# Caitlyn in B/W



## thebasedsloth

_DSC3524.jpg by TheBasedSloth, on Flickr





_DSC3522.jpg by TheBasedSloth, on Flickr

Lemme hear them thoughts


----------



## limr

Might I suggest that the watermark NOT go directly across her breasts?


----------



## thebasedsloth

Haha, I knew someone would say that. I have the watermark set for that spot on my lightroom export, It'd just happened to go right there.. across her breasts..


----------



## hyeunny

don't know if it's what you were going for, but the face looks overexposed in the first image, a little too bright for my eyes, makes it a bit hard to make out her facial detail without squinting. As for the second one, seems like more of an artsy profile-ish shot, so once again I guess it depends with what you had in mind, but the hot spot in the hair is just so bright to me. Good images nonetheless


----------



## thebasedsloth

Might be your monitor, It looks a okay for me!

→ DATA EXCERPTS

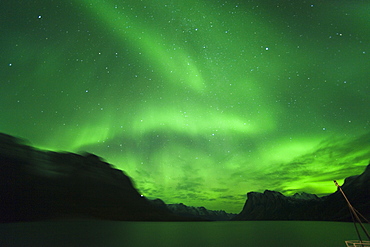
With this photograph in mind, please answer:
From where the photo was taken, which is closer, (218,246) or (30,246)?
(30,246)

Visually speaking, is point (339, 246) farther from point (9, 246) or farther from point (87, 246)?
point (9, 246)

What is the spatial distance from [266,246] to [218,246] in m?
8.70

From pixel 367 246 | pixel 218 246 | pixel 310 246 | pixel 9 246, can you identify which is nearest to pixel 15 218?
pixel 9 246

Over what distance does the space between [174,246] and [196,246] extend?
4168 millimetres

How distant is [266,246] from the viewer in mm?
42969

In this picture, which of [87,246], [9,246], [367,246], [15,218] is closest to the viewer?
[367,246]

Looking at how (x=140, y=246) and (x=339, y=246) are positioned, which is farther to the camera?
(x=140, y=246)

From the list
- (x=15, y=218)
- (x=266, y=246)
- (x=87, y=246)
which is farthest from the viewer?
(x=15, y=218)

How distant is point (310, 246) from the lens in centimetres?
4128

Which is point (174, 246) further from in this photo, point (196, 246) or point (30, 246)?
point (30, 246)

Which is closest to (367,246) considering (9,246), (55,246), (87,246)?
(87,246)

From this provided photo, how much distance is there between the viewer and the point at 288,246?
136ft

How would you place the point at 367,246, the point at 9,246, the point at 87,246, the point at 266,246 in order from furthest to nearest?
the point at 266,246 → the point at 87,246 → the point at 9,246 → the point at 367,246

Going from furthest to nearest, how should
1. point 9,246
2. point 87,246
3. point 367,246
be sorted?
point 87,246 < point 9,246 < point 367,246
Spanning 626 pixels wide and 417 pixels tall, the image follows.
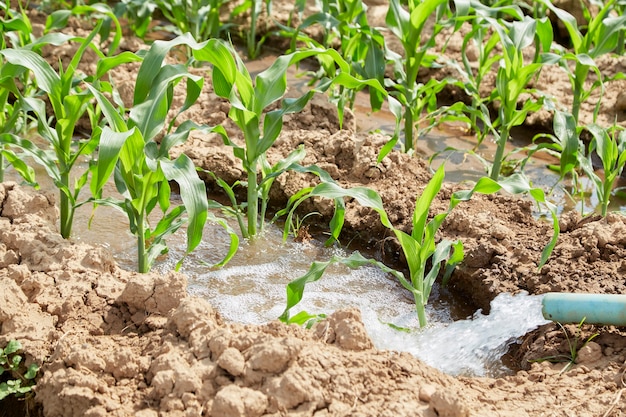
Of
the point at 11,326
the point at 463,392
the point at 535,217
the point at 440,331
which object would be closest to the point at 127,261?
the point at 11,326

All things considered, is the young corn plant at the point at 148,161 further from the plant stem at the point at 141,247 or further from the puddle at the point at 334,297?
the puddle at the point at 334,297

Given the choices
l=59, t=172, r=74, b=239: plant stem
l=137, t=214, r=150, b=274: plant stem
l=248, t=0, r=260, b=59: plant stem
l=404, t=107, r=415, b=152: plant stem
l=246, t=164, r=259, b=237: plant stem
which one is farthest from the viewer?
l=248, t=0, r=260, b=59: plant stem

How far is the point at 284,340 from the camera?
259cm

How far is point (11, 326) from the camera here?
116 inches

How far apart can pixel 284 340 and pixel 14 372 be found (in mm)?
939

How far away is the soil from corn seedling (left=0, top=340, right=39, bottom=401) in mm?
36

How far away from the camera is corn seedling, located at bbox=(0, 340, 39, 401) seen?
2740 millimetres

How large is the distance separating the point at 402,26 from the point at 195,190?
1980 millimetres

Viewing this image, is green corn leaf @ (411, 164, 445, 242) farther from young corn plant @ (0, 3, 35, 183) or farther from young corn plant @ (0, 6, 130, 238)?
young corn plant @ (0, 3, 35, 183)

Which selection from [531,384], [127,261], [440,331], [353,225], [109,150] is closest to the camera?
[531,384]

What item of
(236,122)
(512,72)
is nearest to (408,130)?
(512,72)

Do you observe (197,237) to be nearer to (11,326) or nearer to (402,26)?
(11,326)

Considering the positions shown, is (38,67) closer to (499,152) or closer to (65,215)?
(65,215)

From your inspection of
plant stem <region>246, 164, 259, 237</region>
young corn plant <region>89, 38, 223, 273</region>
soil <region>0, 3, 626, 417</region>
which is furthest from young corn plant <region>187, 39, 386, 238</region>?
soil <region>0, 3, 626, 417</region>
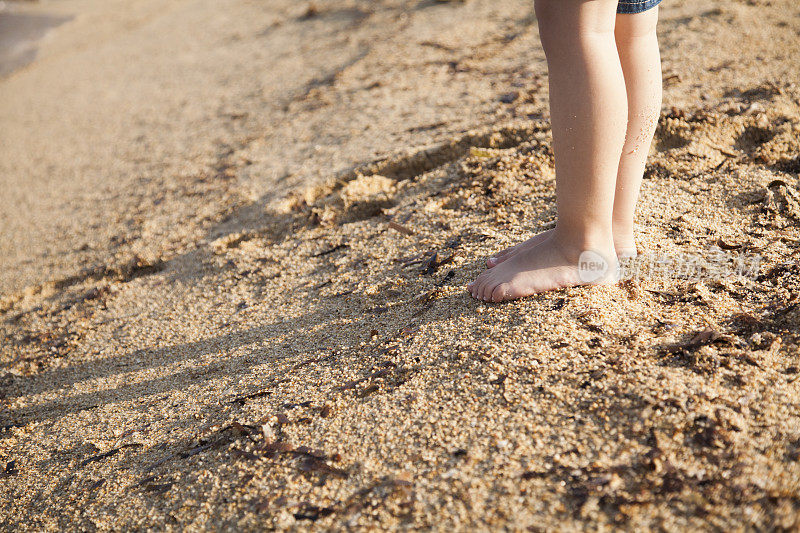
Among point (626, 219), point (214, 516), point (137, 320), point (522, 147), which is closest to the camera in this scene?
point (214, 516)

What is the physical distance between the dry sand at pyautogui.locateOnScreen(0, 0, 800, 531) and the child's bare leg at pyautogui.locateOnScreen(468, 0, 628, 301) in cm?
18

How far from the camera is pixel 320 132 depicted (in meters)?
3.44

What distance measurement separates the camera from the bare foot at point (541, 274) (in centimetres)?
174

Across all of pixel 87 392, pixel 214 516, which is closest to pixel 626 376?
pixel 214 516

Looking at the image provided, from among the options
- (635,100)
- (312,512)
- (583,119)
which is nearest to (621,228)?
(635,100)

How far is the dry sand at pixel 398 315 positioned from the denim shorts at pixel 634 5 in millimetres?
733

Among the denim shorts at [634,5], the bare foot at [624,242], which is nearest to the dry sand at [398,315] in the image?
the bare foot at [624,242]

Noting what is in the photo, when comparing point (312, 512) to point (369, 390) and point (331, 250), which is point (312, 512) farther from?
point (331, 250)

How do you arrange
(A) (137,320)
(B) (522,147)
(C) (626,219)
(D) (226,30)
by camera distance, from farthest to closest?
(D) (226,30) → (B) (522,147) → (A) (137,320) → (C) (626,219)

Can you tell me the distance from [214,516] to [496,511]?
64 cm

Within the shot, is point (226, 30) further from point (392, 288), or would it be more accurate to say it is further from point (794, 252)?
point (794, 252)

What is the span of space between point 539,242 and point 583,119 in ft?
1.52

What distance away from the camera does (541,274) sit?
5.77 ft

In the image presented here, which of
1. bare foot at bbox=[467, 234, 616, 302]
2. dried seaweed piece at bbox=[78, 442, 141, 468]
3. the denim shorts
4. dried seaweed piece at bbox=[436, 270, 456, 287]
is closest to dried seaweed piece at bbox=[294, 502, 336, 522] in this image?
dried seaweed piece at bbox=[78, 442, 141, 468]
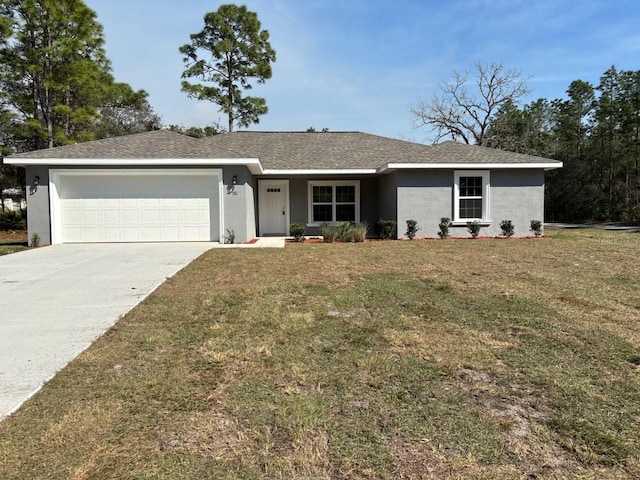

→ EXERCISE TASKS
1. Return the stretch of the photo critique thread from "Might I suggest" through "across her breasts..".
2. Supply the next part of the photo critique thread, picking up after its final reply.
The material was gathered from a separate source.

→ OUTPUTS IN ORDER
1.
Might I suggest that the watermark NOT go directly across her breasts?


----------



## thebasedsloth

Haha, I knew someone would say that. I have the watermark set for that spot on my lightroom export, It'd just happened to go right there.. across her breasts..

2.
The hair in the second is a tad bit bright though, I'll give you that one!


----------



## caseyrbrown

thebasedsloth said:


> Might be your monitor, It looks a okay for me!
> The hair in the second is a tad bit bright though, I'll give you that one!



Yeah first picture looks perfectly exposed IMO. 

I like the first one better, but I wish she wasn't squinting so much. Better to see more of the colored parts of her eyes. Just looks like she was looking into the sun or something.

I don't like #2 very much, just because you can barely see her face at all. Kind of has an edgy look to me, so if that's what you were going for then it's good.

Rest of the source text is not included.